[openstack-dev] [all] Replace mysql-python with mysqlclient

Attila Fazekas afazekas at redhat.com
Mon May 11 13:58:01 UTC 2015





----- Original Message -----
> From: "John Garbutt" <john at johngarbutt.com>
> To: "OpenStack Development Mailing List (not for usage questions)" <openstack-dev at lists.openstack.org>
> Cc: "Dan Smith" <dms at danplanet.com>
> Sent: Saturday, May 9, 2015 12:45:26 PM
> Subject: Re: [openstack-dev] [all] Replace mysql-python with mysqlclient
> 
> On 30 April 2015 at 18:54, Mike Bayer <mbayer at redhat.com> wrote:
> > On 4/30/15 11:16 AM, Dan Smith wrote:
> >>> There is an open discussion to replace mysql-python with PyMySQL, but
> >>> PyMySQL has worse performance:
> >>>
> >>> https://wiki.openstack.org/wiki/PyMySQL_evaluation
> >>
> >> My major concern with not moving to something different (i.e. not based
> >> on the C library) is the threading problem. Especially as we move in the
> >> direction of cellsv2 in nova, not blocking the process while waiting for
> >> a reply from mysql is going to be critical.
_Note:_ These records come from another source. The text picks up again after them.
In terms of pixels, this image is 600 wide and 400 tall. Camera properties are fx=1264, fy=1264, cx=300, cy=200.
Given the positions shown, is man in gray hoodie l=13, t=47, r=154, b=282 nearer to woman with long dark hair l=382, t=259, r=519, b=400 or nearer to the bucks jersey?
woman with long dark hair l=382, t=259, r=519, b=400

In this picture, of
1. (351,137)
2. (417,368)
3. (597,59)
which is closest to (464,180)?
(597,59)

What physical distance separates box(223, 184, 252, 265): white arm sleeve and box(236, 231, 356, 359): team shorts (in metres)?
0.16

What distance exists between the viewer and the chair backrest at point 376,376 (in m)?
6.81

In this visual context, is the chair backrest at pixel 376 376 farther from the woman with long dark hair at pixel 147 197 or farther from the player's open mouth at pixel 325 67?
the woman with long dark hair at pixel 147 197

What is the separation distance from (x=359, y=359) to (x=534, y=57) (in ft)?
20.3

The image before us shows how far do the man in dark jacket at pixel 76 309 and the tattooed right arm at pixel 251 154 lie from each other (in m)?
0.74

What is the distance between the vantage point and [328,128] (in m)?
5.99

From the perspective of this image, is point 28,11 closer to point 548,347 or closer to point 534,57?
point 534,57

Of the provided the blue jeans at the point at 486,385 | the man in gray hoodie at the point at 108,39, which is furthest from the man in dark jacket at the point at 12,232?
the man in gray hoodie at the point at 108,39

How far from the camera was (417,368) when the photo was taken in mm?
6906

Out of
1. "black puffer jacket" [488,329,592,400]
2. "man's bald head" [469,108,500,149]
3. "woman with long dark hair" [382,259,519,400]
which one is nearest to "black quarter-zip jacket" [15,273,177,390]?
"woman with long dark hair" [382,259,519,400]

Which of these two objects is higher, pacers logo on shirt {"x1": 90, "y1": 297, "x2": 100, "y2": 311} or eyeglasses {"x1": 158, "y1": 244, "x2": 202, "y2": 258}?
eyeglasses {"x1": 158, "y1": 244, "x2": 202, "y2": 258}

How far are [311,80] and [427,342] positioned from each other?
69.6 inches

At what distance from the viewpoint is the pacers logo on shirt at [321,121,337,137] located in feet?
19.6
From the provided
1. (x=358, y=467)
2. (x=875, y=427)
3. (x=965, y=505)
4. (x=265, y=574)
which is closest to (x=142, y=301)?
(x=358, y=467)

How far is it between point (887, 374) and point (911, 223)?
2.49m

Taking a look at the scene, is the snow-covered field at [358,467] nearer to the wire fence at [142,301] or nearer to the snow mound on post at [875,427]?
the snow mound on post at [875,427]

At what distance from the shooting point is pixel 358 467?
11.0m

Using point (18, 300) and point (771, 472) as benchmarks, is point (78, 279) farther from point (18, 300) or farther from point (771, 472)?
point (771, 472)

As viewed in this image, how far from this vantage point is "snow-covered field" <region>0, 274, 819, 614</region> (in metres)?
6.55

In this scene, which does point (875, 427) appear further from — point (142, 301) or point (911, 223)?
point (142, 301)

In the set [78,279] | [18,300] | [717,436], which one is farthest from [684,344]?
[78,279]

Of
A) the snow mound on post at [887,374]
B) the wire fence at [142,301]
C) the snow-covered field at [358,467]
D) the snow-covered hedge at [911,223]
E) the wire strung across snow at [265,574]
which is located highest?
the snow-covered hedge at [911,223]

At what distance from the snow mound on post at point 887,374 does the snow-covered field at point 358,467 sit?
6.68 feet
Further, I think that we're
> >> likely to get back a lot of performance from a supports-eventlet
> >> database connection because of the parallelism that conductor currently
> >> can only provide in exchange for the footprint of forking into lots of
> >> workers.
> >>
> >> If we're going to move, shouldn't we be looking at something that
> >> supports our threading model?
> >
> > yes, but at the same time, we should change our threading model at the
> > level
> > of where APIs are accessed to refer to a database, at the very least using
> > a
> > threadpool behind eventlet.   CRUD-oriented database access is faster using
> > traditional threads, even in Python, than using an eventlet-like system or
> > using explicit async.  The tests at
> > http://techspot.zzzeek.org/2015/02/15/asynchronous-python-and-databases/
> > show this.    With traditional threads, we can stay on the C-based MySQL
> > APIs and take full advantage of their speed.
> 
> Sorry to go back in time, I wanted to go back to an important point.
> 
> It seems we have three possible approaches:
> * C lib and eventlet, blocks whole process
> * pure python lib, and eventlet, eventlet does its thing
> * go for a C lib and dispatch calls via thread pool

* go with pure C protocol lib, which explicitly using `python patch-able` 
  I/O function (Maybe others like.: threading, mutex, sleep ..)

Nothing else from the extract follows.